Hendri PD menyebut kejadian kekerasan di ponpes yang banyak terjadi saat ini harus menjadi evaluasi dan pembelajaran luarbiasa sekaligus cambuk untuk mawas diri.
“Berbaik sangka saja tidak cukup, perlu dibenahi dengan regulasi, aturan main dan pembenahan kedepan. Dalam konteks sikon saat ini semua unsur terkait harus lebih waspada,” ujarnya Hendri Pani Dias.
Ia mengingatkan jangan sampai karena berbaik sangka terhadap apa yang terjadi, karena itu akan melemahkan untuk menegakkan dan membuat regulasi untuk tata kelola ponpes yang baik.
“Hal seperti inilah yang sering dimanfaatkan oleh oknum,” katanya.
Ia menyikapi pesantren ramah anak harus memenuhi beberapa kriteria. Seperti memiliki kebijakan dan program yang melindungi anak dari segala bentuk kekerasan dan diskriminasi. Disamping juga menyediakan sarana dan prasarana yang ramah anak ponpes juga harus memiliki tenaga pendidik yang terlatih dalam menangani anak.
“Termasuk menerapkan disiplin positif yang tidak menggunakan kekerasan fisik atau verbal,”ulasnya.
Terkait itu Hendri PD menjelaskan beberapa masukan dan langkah preventif. Pertama, perlu bersungguh-sungguh dalam mengaplikasikan tata tertib yang dikeluarkan Pondok Pesantren terhadap pola pengasuhan di asrama.

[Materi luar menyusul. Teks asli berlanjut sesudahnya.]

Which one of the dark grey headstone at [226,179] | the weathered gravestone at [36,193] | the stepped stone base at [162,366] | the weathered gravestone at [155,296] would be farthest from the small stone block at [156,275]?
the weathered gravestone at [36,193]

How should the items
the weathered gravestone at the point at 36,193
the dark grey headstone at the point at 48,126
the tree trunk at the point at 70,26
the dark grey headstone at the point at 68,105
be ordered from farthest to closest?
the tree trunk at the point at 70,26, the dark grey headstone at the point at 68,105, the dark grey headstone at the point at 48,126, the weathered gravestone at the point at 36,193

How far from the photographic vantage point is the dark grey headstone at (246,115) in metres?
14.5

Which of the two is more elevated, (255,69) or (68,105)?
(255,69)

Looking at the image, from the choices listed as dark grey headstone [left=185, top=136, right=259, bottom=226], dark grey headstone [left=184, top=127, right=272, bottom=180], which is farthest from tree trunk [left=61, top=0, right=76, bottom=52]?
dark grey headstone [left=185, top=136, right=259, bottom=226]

“Dengan tujuan tata tertib ini, jika ada yang melakukan pelanggaran, dia memiliki konsekuensi,” imbuhnya.
Mengacu pada peraturan pemerintah nomor 44 tahun 2017 tentang pengasuhan anak, termasuk dalam lembaga pendidikan. Maka yang disebut dengan pengasuhan itu adalah upaya memenuhi kebutuhan kasih sayang keselamatan dan kesejahteraan terhadap anak.
“Sehingga yang menjadi tolak ukurnya adalah tata tertib. Seluruh pondok memiliki aturan tata tertib tersebut. Hal itulah yang menjadi etika yang harus dipatuhi oleh semua civitas pondok. Tata tertib itu bisa dibuat sesuai dengan kebutuhan masing-masing pondok.” Katanya.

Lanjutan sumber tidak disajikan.